The reason for the fifth column are all set to 1 is that I think there is a bug in the Perl script of pos2bed.pl? Not matter you use "-5" option or not (-5 : Set 5th column to the value 1 instead of value in 6th column of pos file), the fifth column will be 1 always.

ADD REPLY • link 6.8 years ago xiaofeiwang198266 • 0

0

Entering edit mode

Hi Gord, I think it should be $3-1 for the start position.

My understanding is that BED format is 0-based for the second column (chromStart), while it is 1-based for the peak txt file from HOMER. I double checked the script of "pos2bed.pl", which is "my $start = $line[2]-1;" to get start position. If I am not right, please correct me because I used $3-1 currently. Thanks a lot!

Also, could I ask a question about HOMER? Do you know how how HOMER calculates the score for a given peak? To be honest, I don't know the meaning of the "peak score". Here what I got from the HOMER manual as below. Actually, I used 6th column added to transfered BED file. What the difference between them to Diffbind? Thank you so... much!

Column 6: Normalized Tag Counts - number of tags found at the peak, normalized to 10 million total mapped tags (or defined by the user)

Column 8: Peak score (position adjusted reads from initial peak region - reads per position may be limited)

ADD REPLY • link 6.8 years ago xiaofeiwang198266 • 0

score 0 · Answer 2 · 2015-01-03

Hello Ilya-

As you discovered, the score column, if present, needs to be interpretable as a numeric value.

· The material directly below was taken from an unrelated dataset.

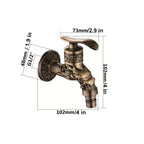 Modern utility faucet wall mounted design detail view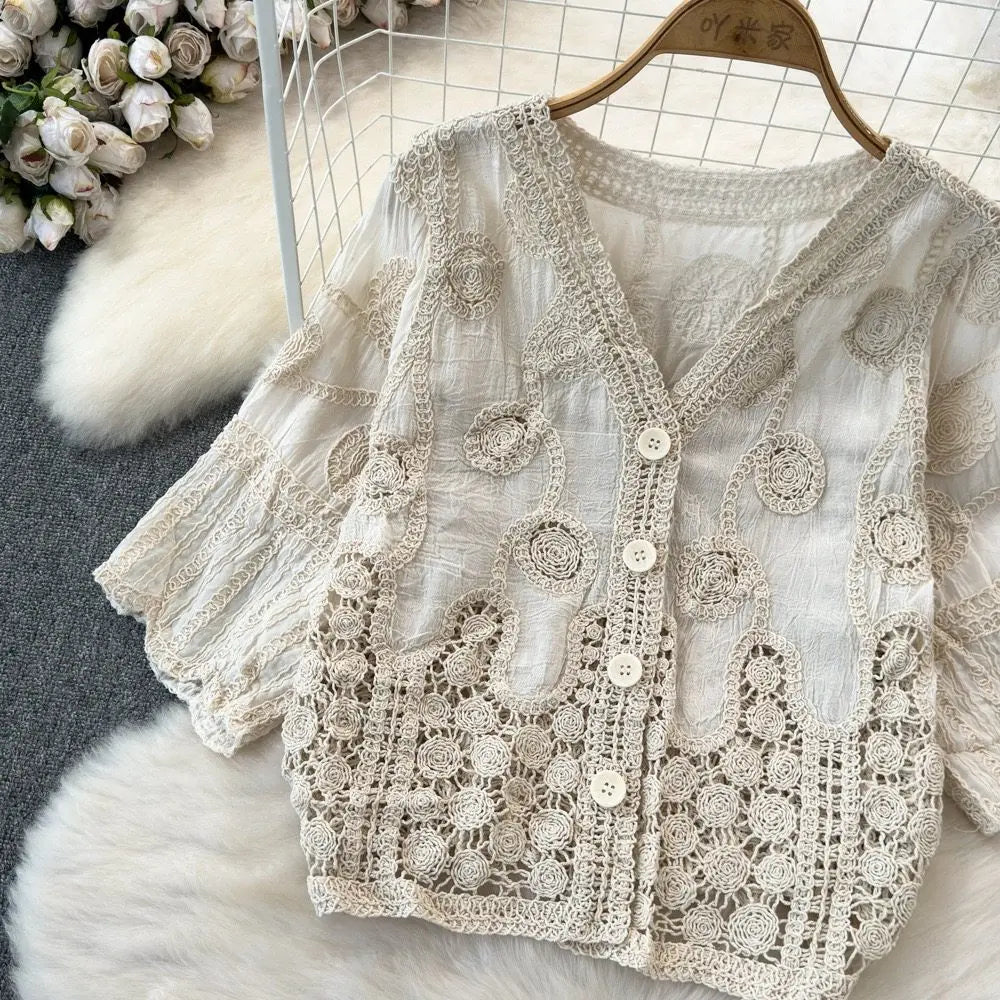 Paisley Button-up Shirt Blouse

In the default case, DiffBind looks in the fourth columns for a score.

If you remove the score column, then all the scores are set to 1. This results in binary score vectors for each sample, with a score of 1 for every peak that was called for that sample, and a score of -1 for peaks that were called in other samples but not that one. The scores are only used for clustering (correlation heatmaps and PCA plots) prior to the call to dba.count(). Scores based on actual read counts in every interval for every sample are used after that, particularly for dba.analyze(). So you lose very little by not having the more granular scores from the peak caller.

I'll add "support Homer2 format natively" to the list of possible features to add -- I can just strip off the "chr#-"part.

Cheers-

Rory

score 0 · Answer 3 · 2015-04-22

Hi all,

Another possibility if you don't want to play much with the "peaks.txt" file is to go to "pos2bed.pl" and change $line[0] by $line[7] in the command line (almost at the end of the script):

print $filePtr "$chr\t$start\t$end\t$line[0]\t$v\t$dir\n";

by

print $filePtr "$chr\t$start\t$end\t$line[7]\t$v\t$dir\n";

That will put the findPeaks score in the forth column. Hope this can help!